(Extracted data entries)
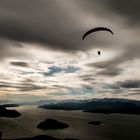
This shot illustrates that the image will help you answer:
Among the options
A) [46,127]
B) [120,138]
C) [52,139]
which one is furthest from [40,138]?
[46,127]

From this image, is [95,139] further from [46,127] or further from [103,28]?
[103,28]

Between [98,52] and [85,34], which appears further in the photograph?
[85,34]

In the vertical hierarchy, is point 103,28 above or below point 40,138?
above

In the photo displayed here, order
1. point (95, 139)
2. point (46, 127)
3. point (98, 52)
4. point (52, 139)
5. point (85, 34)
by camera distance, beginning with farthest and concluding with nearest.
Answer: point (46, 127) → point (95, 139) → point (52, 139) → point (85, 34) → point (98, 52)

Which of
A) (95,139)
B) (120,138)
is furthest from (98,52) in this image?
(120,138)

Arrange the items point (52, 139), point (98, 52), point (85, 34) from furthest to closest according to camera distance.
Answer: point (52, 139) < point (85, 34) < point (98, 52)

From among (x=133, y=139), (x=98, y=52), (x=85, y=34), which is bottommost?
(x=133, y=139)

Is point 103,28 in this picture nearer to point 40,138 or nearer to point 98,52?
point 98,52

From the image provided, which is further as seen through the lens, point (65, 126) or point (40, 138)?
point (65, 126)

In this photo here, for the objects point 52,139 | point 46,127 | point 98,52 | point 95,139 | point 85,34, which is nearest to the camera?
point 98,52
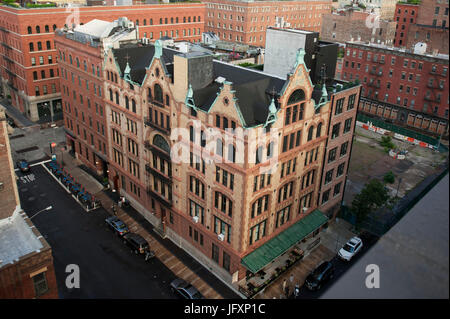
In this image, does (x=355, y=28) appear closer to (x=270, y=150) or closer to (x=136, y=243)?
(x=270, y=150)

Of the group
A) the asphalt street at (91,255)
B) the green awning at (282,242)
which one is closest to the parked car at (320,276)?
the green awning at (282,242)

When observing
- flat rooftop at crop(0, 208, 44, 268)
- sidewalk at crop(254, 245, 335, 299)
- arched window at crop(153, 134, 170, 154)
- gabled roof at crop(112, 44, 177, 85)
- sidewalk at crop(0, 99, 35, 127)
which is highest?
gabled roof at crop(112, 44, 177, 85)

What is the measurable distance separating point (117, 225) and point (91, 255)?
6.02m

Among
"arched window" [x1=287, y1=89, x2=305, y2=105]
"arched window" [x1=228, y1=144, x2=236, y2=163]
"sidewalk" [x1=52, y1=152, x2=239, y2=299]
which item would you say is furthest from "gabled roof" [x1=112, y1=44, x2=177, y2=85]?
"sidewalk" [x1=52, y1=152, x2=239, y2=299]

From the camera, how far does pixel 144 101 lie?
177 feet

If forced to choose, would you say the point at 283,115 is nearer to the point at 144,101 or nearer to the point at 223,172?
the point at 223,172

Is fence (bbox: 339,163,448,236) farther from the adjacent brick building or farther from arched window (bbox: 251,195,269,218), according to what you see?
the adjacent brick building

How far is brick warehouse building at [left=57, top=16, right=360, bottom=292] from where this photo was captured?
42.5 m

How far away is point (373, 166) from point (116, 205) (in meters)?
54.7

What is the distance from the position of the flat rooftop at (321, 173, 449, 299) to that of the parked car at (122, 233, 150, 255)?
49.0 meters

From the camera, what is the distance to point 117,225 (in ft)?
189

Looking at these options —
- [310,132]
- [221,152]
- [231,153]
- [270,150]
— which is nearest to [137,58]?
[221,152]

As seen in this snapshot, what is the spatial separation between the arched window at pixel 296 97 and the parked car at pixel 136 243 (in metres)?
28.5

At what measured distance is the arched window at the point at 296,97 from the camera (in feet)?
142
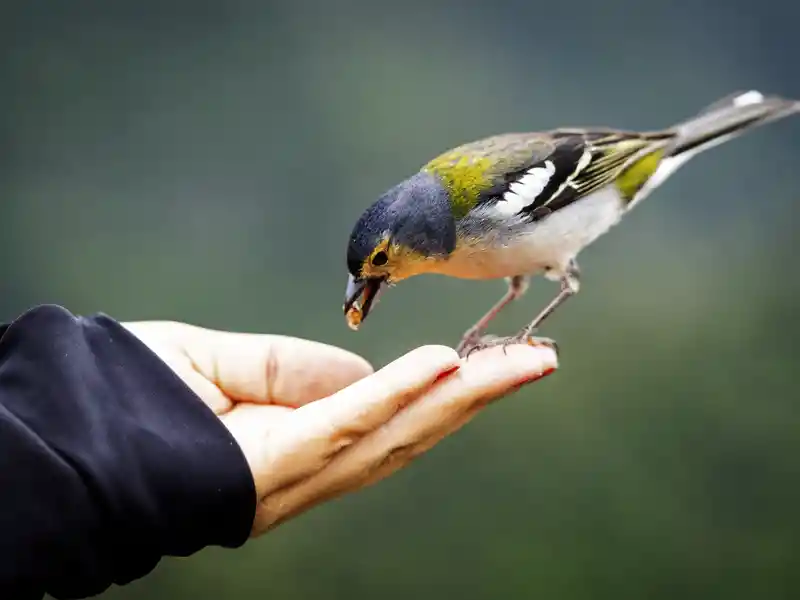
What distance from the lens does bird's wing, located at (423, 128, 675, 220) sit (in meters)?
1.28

...

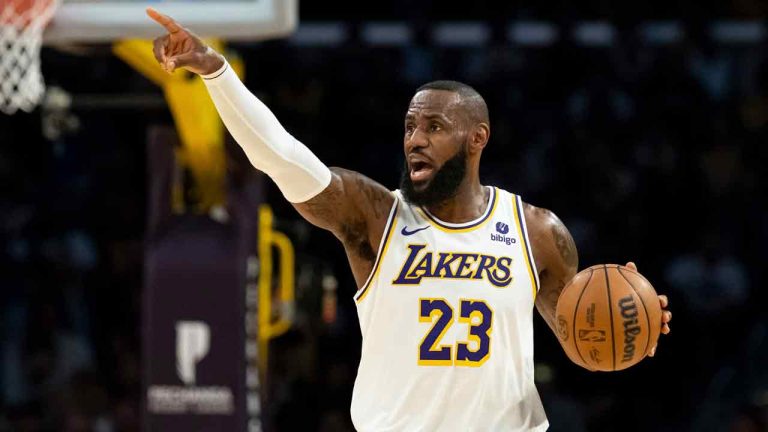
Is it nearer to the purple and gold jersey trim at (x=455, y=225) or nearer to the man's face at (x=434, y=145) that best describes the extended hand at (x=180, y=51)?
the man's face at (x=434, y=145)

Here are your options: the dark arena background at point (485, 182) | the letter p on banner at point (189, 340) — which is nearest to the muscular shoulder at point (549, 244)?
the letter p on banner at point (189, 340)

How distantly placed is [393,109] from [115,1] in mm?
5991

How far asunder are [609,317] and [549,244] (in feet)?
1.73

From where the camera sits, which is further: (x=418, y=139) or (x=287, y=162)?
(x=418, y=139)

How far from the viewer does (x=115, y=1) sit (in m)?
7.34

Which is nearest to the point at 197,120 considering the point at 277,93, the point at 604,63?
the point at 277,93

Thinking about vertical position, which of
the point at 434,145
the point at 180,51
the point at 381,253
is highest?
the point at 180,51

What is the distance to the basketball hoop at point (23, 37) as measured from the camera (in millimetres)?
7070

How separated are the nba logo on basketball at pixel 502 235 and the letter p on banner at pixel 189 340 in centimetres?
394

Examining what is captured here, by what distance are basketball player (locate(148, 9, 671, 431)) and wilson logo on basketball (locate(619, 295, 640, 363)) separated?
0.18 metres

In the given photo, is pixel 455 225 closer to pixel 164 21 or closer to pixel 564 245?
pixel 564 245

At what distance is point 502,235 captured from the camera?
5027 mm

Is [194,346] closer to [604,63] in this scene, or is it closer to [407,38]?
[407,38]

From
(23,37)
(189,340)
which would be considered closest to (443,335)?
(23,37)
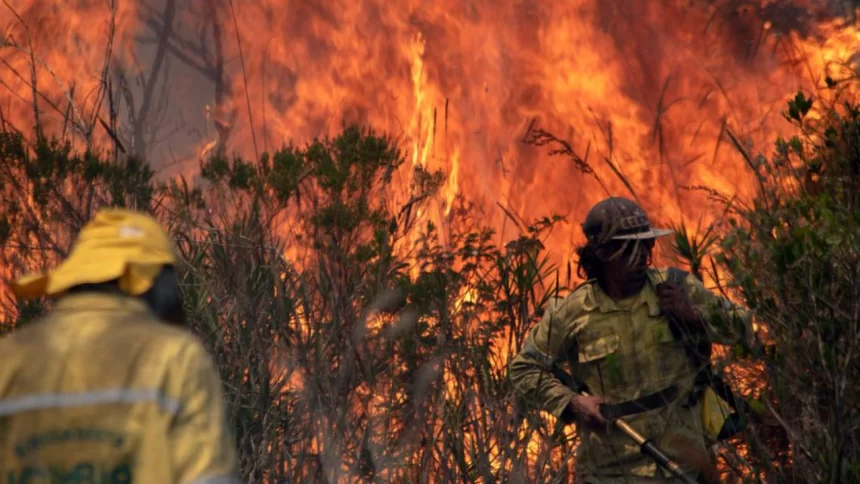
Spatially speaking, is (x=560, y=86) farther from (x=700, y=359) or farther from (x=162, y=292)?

* What the task asks: Swap "camera" for "lens" everywhere from the line containing "Thinking about vertical position, which of" down to the line containing "Spatially speaking, is", and give those lines again with nothing else changed. Leave the pictures out.

* Completed exercise:
Thinking about vertical position, which of
the point at 434,145
the point at 180,51
the point at 381,253
is highest?
the point at 180,51

What is the distance to the basketball hoop at point (23, 37) as measured from the lens (in millimetres)?
7070

How separated are the nba logo on basketball at pixel 502 235 and the letter p on banner at pixel 189 340 in centimetres?
394

Examining what is captured here, by what distance are basketball player (locate(148, 9, 671, 431)) and wilson logo on basketball (locate(619, 295, 640, 363)) separated?
0.18 metres

In the given photo, is pixel 455 225 closer to pixel 164 21 or closer to pixel 564 245?
pixel 564 245

At what distance is point 502,235 captured from the lens?
5027 mm

Is [194,346] closer to [604,63] in this scene, or is it closer to [407,38]?
[407,38]

From
(23,37)
(189,340)
which would be considered closest to (443,335)?
(23,37)
Spatially speaking, is (x=560, y=86) farther from (x=700, y=359) or farther from (x=162, y=292)?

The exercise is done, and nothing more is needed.